----- Extract to read -----

Tuesday, February 3, 2015

Retirement and College Savings

     Saving enough for retirement and kids' college expenses are two of the three things (the other being affording long-term health care insurance) virtually impossible for average middle class Americans with multiple children to do.
     For this and other financial topics I draw upon my college and professional training, which has helped us with these impossible tasks. Here's what I've found: 
     Believe the oft stated advice that the earlier you start the better because of the “magic” of compounding. Simply stated, invested money grows more money the longer it is kept invested. Socking away a little at a time is all it takes.
     Have a cash bank account or equivalent emergency fund that will cover at least two months of living expenses. (For me, that's far too little. I keep a disproportionate share of non-retirement and non-college savings in credit union CDs 'cause I hate the thought of losing fifty percent if it's all in stocks come the next stock market crash.)

-----

Exercises to complete:
(a) According to the post on retirement and college savings, at least how many months of living expenses should an emergency fund cover?
(b) Decide whether each statement agrees with the post on retirement and college savings, and support each yes or no with the deciding words from the post, quoted exactly. (i) Affording long-term health care insurance is one of the three nearly impossible things. (ii) The writer keeps most non-retirement and non-college savings in stocks. (iii) Invested money grows more the longer it stays invested.
(c) List every one of the things that the post on retirement and college savings calls virtually impossible for average middle class Americans with multiple children.

----- Records supplied -----

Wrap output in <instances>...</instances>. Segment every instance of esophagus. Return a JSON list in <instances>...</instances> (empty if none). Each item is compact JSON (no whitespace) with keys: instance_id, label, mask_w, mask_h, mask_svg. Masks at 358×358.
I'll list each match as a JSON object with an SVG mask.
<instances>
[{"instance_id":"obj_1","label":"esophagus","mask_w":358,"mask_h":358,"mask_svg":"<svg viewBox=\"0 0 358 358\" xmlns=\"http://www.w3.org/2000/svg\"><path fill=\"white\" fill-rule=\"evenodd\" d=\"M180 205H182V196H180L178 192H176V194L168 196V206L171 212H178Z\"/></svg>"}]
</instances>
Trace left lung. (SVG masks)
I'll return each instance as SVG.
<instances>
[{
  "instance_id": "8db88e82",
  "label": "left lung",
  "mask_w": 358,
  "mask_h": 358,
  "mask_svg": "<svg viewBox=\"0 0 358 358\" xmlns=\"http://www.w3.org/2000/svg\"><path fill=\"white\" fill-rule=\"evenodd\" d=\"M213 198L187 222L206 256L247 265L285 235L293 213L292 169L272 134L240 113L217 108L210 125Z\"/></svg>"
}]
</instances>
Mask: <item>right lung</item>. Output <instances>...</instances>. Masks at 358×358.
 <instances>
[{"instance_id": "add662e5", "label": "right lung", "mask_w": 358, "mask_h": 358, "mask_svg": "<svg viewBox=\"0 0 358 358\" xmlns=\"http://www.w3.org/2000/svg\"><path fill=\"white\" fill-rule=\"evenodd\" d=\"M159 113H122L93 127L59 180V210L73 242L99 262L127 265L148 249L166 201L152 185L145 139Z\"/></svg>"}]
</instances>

-----

Responses per task:
(a) At least two months of living expenses.

(b)
(i) Yes: "the other being affording long-term health care insurance"
(ii) No: "I keep a disproportionate share of non-retirement and non-college savings in credit union CDs"
(iii) Yes: "invested money grows more money the longer it is kept invested"

(c)
- Saving enough for retirement
- Saving enough for kids' college expenses
- Affording long-term health care insurance